Oil giant BP is set to scale back its green investments as profits drop sharply, marking a major change in the company’s strategy. The move comes as rivals such as Shell and Equinor have also scaled back their renewable projects.

BP’s net income fell to $8.9 billion last year, down from $13.8 billion the previous year, due to lower oil and gas prices and reduced profits from its refineries. The company had previously set a target of 50 gigawatts (GW) of renewable energy generation capacity by 2030.

However, this target is now expected to be abandoned on February 26, as BP announces plans to cut its commitment in renewables until 2030 by up to half. The company has already scaled back on renewables and put most of its offshore wind assets into a joint venture with Japanese company Jera.

Activist shareholder Elliott Management has bought a stake in BP to push for more investment in oil and gas, with investors anticipating board changes. Analyst Russ Mould said the sharp drop in profit “provided plenty of fodder” for hedge fund Elliott, highlighting the need for a clear and credible plan to restore investor confidence.

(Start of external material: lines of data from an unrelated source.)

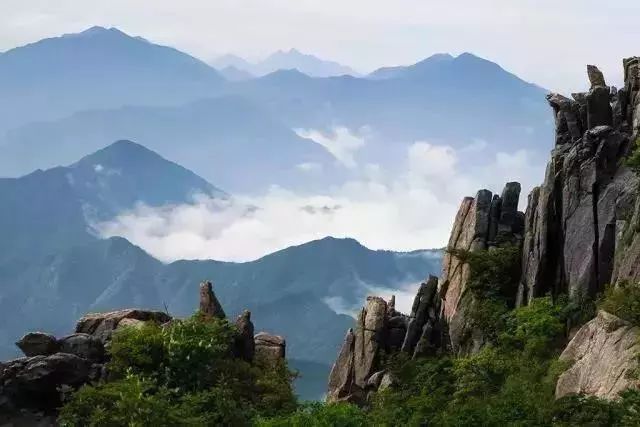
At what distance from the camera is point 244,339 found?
3822 cm

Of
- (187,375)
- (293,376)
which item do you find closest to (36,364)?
(187,375)

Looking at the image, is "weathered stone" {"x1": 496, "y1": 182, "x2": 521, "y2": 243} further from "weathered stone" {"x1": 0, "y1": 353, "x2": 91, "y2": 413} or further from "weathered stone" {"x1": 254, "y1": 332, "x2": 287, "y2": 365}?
"weathered stone" {"x1": 0, "y1": 353, "x2": 91, "y2": 413}

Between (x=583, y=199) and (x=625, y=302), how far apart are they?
8.71 m

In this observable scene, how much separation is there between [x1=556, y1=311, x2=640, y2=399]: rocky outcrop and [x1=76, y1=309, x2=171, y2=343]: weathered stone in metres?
20.3

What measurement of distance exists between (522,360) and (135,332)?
15396 millimetres

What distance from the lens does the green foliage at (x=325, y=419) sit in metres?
28.3

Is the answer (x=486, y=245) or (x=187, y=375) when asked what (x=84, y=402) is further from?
(x=486, y=245)

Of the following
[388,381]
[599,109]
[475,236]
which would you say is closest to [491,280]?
[475,236]

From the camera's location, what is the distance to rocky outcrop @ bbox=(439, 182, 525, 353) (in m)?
36.2

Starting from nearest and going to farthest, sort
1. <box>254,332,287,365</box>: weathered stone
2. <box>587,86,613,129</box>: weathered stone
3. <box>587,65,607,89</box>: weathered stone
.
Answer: <box>587,86,613,129</box>: weathered stone → <box>587,65,607,89</box>: weathered stone → <box>254,332,287,365</box>: weathered stone

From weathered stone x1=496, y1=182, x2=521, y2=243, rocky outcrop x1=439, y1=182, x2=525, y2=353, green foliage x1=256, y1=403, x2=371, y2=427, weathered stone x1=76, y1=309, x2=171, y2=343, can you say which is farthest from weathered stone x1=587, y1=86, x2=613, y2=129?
weathered stone x1=76, y1=309, x2=171, y2=343

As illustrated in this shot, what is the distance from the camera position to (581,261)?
3072cm

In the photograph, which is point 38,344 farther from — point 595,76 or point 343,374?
point 595,76

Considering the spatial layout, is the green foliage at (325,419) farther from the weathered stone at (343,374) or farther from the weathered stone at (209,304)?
the weathered stone at (209,304)
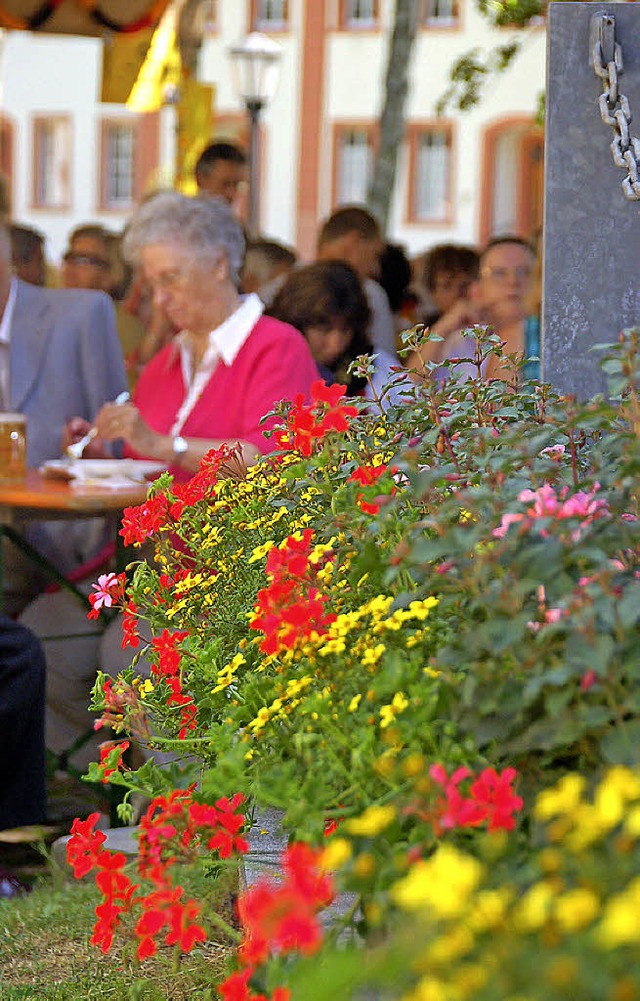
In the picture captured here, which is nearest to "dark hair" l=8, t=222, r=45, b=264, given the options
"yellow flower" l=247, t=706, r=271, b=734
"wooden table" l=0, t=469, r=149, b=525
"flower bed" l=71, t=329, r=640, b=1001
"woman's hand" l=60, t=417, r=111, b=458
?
"woman's hand" l=60, t=417, r=111, b=458

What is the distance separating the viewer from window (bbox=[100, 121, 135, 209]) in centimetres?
3045

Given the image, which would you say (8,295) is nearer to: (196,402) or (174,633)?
(196,402)

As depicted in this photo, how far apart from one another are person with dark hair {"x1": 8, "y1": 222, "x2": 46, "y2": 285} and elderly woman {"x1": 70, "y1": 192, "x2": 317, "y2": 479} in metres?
2.73

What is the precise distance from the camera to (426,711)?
68.4 inches

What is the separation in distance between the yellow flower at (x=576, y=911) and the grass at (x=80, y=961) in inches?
60.6

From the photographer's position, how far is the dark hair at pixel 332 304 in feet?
16.9

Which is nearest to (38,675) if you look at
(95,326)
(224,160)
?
(95,326)

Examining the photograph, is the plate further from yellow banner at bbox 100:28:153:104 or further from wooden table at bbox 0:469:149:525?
yellow banner at bbox 100:28:153:104

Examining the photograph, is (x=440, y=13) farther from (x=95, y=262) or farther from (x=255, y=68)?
(x=95, y=262)

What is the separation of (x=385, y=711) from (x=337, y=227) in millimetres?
5971

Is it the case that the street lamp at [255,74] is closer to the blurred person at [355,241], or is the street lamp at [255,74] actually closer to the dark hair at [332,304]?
the blurred person at [355,241]

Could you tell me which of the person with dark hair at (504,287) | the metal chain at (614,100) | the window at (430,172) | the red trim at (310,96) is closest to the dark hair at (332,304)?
the person with dark hair at (504,287)

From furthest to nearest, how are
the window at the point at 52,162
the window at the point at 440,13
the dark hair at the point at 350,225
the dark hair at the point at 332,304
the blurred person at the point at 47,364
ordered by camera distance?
the window at the point at 52,162, the window at the point at 440,13, the dark hair at the point at 350,225, the blurred person at the point at 47,364, the dark hair at the point at 332,304

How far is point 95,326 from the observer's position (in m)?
5.53
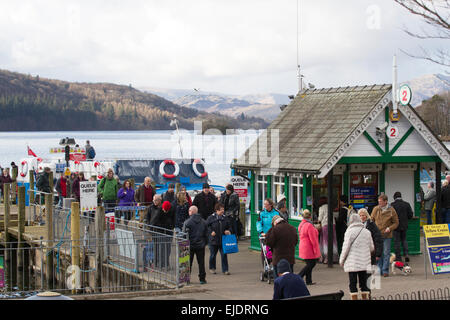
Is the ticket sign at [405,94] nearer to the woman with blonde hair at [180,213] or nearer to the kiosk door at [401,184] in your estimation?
the kiosk door at [401,184]

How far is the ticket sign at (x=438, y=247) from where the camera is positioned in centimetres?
1574

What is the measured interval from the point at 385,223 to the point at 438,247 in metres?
1.30

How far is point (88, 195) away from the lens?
20172 millimetres

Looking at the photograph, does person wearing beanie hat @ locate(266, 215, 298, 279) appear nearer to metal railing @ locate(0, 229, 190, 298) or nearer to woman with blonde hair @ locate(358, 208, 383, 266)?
woman with blonde hair @ locate(358, 208, 383, 266)

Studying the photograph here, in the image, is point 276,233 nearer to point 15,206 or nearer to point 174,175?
point 15,206

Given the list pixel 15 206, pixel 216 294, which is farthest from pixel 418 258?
pixel 15 206

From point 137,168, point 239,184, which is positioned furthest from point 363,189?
point 137,168

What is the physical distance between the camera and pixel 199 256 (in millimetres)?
16031

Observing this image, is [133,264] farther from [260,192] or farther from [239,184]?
[239,184]

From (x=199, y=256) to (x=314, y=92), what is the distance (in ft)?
25.2

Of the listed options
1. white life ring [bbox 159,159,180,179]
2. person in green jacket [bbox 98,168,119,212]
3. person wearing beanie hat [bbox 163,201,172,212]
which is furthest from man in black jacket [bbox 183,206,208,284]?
white life ring [bbox 159,159,180,179]

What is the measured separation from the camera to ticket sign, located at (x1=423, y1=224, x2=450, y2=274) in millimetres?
15742

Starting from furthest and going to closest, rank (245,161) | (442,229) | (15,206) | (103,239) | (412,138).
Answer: (15,206)
(245,161)
(412,138)
(103,239)
(442,229)

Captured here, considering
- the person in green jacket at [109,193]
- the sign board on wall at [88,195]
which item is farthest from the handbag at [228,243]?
the person in green jacket at [109,193]
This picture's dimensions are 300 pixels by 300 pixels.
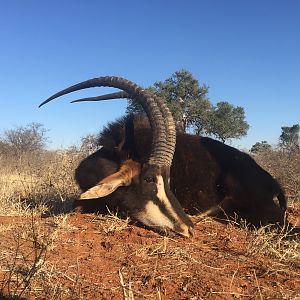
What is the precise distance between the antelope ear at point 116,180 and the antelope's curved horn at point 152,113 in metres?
0.23

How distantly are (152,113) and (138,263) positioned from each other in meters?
1.95

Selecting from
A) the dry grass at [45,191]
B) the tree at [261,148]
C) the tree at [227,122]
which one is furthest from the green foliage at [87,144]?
the tree at [227,122]

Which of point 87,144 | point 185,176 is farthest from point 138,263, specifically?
point 87,144

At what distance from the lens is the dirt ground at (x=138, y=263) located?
Result: 244 cm

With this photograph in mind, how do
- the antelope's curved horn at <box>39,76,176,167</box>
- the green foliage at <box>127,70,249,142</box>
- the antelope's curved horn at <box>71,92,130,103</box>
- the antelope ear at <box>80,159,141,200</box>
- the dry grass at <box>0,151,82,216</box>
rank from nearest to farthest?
the antelope ear at <box>80,159,141,200</box>, the antelope's curved horn at <box>39,76,176,167</box>, the dry grass at <box>0,151,82,216</box>, the antelope's curved horn at <box>71,92,130,103</box>, the green foliage at <box>127,70,249,142</box>

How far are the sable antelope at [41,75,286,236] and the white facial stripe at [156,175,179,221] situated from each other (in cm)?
1

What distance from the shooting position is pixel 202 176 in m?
4.86

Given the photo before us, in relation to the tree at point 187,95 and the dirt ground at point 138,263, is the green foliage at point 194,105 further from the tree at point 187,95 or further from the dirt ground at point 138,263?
the dirt ground at point 138,263

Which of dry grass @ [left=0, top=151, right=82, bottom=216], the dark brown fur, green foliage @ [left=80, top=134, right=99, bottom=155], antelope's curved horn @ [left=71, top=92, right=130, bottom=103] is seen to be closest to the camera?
the dark brown fur

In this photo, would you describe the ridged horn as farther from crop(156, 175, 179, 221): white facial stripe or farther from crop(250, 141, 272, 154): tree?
crop(250, 141, 272, 154): tree

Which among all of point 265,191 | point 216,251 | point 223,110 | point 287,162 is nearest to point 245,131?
point 223,110

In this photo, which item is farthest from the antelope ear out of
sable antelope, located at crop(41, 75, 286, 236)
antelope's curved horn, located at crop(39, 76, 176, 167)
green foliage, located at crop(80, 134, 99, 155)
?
green foliage, located at crop(80, 134, 99, 155)

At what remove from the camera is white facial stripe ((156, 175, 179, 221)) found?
12.9 feet

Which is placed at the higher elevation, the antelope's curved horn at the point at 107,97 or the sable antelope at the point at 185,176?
the antelope's curved horn at the point at 107,97
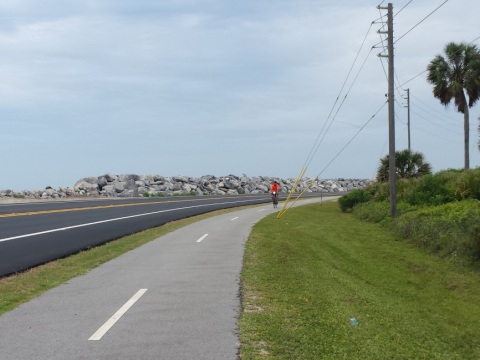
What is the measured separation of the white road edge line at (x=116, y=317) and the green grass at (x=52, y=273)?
1786mm

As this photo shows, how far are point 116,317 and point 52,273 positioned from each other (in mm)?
4878

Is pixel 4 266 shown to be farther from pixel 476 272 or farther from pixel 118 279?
pixel 476 272

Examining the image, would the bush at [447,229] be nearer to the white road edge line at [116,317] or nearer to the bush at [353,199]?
the white road edge line at [116,317]

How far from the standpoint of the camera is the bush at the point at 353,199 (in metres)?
39.4

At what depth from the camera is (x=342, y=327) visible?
791 centimetres

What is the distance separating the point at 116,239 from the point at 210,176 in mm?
65849

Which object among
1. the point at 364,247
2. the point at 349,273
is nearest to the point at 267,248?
the point at 349,273

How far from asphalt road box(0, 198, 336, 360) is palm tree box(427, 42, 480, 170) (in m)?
37.7

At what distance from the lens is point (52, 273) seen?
1243cm

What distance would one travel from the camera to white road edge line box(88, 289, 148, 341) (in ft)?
23.5

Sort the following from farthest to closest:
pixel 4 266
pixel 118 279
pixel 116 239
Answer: pixel 116 239 → pixel 4 266 → pixel 118 279

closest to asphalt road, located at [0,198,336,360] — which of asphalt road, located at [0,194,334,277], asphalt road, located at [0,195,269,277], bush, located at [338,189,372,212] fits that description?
asphalt road, located at [0,194,334,277]

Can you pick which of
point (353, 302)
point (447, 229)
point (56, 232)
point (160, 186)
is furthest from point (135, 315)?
point (160, 186)

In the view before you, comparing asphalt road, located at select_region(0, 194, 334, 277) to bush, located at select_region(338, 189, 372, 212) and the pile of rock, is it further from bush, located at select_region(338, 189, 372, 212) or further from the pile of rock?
the pile of rock
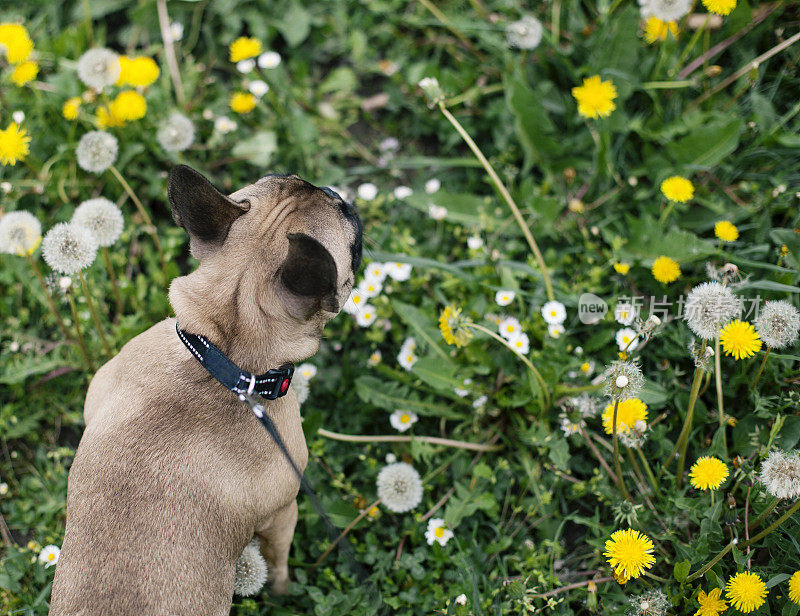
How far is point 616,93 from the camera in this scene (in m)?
4.06

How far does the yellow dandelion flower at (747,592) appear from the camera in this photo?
2574mm

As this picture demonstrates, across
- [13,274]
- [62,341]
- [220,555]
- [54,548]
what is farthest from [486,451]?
[13,274]

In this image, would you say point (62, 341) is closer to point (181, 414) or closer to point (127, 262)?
point (127, 262)

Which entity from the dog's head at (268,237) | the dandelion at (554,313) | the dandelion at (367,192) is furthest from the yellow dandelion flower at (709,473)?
the dandelion at (367,192)

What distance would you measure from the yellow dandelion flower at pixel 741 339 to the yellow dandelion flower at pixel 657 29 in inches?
87.5

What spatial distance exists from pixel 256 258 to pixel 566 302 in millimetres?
1944

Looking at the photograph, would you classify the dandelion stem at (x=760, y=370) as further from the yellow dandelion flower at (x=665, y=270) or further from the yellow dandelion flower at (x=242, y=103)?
the yellow dandelion flower at (x=242, y=103)

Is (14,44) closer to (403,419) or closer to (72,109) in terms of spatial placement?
(72,109)

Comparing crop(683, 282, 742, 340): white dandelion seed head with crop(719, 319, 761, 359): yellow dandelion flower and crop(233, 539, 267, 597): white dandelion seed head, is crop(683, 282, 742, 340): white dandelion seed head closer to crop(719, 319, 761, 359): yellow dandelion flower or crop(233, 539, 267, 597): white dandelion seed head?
crop(719, 319, 761, 359): yellow dandelion flower

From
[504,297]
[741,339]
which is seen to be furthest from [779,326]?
[504,297]

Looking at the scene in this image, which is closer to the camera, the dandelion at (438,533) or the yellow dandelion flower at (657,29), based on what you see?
the dandelion at (438,533)

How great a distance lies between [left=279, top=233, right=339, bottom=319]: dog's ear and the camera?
7.41 feet

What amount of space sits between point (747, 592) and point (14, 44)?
5283 mm

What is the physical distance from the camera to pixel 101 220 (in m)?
3.45
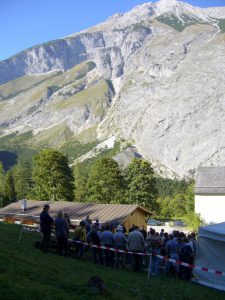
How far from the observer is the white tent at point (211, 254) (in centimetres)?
1423

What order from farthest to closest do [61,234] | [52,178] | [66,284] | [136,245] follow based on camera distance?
[52,178]
[136,245]
[61,234]
[66,284]

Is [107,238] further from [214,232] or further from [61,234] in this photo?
[214,232]

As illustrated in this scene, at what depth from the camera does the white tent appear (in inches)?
560

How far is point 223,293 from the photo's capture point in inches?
530

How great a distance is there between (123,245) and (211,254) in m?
4.11

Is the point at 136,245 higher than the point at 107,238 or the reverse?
the reverse

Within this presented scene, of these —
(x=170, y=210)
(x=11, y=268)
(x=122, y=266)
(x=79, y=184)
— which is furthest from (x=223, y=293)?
(x=170, y=210)

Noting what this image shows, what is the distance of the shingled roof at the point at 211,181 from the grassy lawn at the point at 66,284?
46.1m

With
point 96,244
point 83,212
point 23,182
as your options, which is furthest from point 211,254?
point 23,182

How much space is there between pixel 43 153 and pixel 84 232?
157 ft

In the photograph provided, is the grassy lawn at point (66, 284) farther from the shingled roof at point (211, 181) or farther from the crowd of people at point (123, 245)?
the shingled roof at point (211, 181)

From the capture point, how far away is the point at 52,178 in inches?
2527

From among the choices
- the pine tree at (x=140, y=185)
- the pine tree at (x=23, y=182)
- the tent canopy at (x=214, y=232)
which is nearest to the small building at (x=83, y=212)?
the tent canopy at (x=214, y=232)

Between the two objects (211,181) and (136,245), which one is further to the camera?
(211,181)
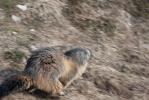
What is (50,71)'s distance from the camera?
5.88m

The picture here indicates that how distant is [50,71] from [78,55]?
0.46 meters

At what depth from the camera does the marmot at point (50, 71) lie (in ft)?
18.6

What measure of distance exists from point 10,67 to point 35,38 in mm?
766

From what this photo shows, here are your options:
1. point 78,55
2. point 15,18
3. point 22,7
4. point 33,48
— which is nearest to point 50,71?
point 78,55

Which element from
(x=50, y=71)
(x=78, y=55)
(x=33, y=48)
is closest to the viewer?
(x=50, y=71)

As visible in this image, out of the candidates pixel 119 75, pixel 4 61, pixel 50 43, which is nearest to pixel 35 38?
pixel 50 43

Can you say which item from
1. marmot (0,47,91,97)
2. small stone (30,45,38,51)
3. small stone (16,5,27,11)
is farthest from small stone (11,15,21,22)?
marmot (0,47,91,97)

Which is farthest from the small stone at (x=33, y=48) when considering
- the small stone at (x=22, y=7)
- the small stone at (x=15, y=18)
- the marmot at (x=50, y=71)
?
the small stone at (x=22, y=7)

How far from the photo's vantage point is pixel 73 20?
7.48 meters

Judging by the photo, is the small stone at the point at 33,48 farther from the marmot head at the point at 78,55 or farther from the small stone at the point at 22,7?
the small stone at the point at 22,7

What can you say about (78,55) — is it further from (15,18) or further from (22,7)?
(22,7)

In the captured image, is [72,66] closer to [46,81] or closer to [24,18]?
[46,81]

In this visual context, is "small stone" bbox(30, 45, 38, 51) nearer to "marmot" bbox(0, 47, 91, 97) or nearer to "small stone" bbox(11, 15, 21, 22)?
"marmot" bbox(0, 47, 91, 97)

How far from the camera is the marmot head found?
20.2 feet
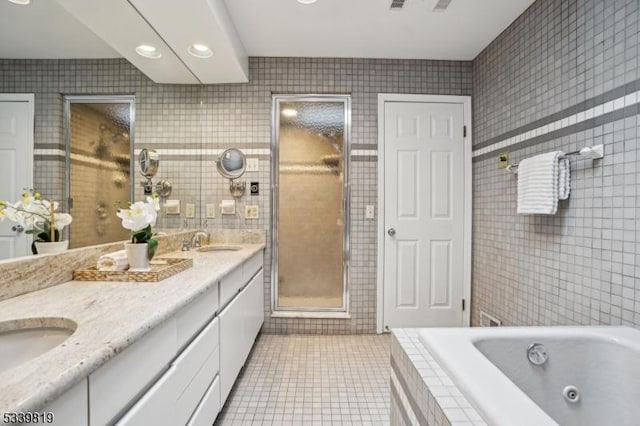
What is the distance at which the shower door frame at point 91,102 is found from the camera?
1.16 m

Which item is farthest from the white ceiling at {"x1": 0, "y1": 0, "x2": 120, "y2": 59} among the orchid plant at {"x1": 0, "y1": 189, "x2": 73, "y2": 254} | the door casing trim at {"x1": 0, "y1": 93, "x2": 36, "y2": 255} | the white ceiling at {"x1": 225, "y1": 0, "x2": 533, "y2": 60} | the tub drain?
the tub drain

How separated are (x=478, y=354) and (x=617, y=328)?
751mm

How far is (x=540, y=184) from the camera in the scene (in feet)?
5.30

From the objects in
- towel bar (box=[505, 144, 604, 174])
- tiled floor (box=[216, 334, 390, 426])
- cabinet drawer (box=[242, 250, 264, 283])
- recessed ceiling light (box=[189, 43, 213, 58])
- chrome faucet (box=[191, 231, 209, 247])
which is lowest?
tiled floor (box=[216, 334, 390, 426])

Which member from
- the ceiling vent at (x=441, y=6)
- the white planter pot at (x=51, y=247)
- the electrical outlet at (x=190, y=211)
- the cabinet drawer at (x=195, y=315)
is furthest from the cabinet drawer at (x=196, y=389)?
the ceiling vent at (x=441, y=6)

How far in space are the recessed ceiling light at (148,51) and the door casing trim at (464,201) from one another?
1.68 m

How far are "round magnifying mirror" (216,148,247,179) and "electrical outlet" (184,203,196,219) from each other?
1.23 feet

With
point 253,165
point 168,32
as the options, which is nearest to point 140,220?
point 168,32

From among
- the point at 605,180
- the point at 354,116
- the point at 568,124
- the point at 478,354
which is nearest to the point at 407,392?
the point at 478,354

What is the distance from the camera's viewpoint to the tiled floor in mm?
1567

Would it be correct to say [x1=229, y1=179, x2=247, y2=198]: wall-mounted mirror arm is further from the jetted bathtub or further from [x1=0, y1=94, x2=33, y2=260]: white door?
the jetted bathtub

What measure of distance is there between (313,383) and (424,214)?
62.6 inches

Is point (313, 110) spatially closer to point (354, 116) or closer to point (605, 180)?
point (354, 116)

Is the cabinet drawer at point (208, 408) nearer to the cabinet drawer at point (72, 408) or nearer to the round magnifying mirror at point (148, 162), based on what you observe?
the cabinet drawer at point (72, 408)
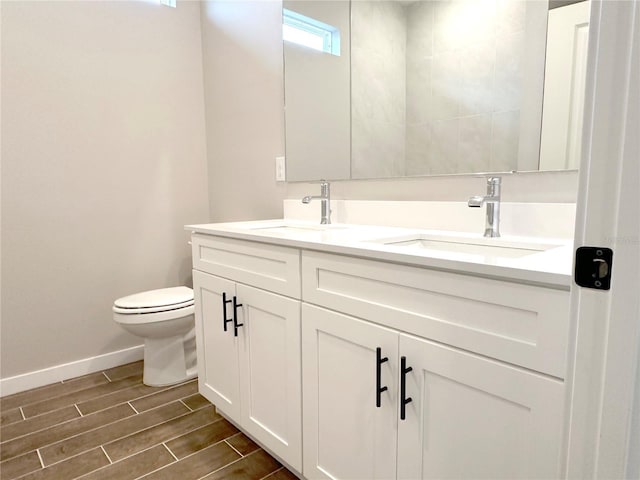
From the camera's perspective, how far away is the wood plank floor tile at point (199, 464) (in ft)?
4.90

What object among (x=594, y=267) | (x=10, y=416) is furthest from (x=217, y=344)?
(x=594, y=267)

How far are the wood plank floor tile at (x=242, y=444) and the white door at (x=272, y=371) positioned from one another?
13 cm

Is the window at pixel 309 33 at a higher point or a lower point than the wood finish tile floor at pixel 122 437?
higher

The scientific consensus is clear: there is a link between emissions from burning fossil fuels and climate change. However, some oil and gas firms are making plans to ramp up production, citing cost and profitability concerns.

In contrast, Norwegian energy giant Equinor has announced plans to halve investment in renewable energy over the next two years, while increasing oil and gas production. The company’s CEO said that the transition to lower carbon energy was moving more slowly than expected, with costs increasing and customers reluctant to commit to long-term contracts.

The move by BP is seen as part of a larger trend, with US President Donald Trump expressing support for fossil fuels and vowing to withdraw the US from the Paris climate agreement. This has sparked criticism from human rights campaign group Global Witness, which said that BP’s investment in oil and gas was double its investment in renewables last year.

As the world battles extreme weather disasters supercharged by fossil fuels, many are calling on governments to redirect billions of pounds invested in the oil and gas industry towards climate recovery funds.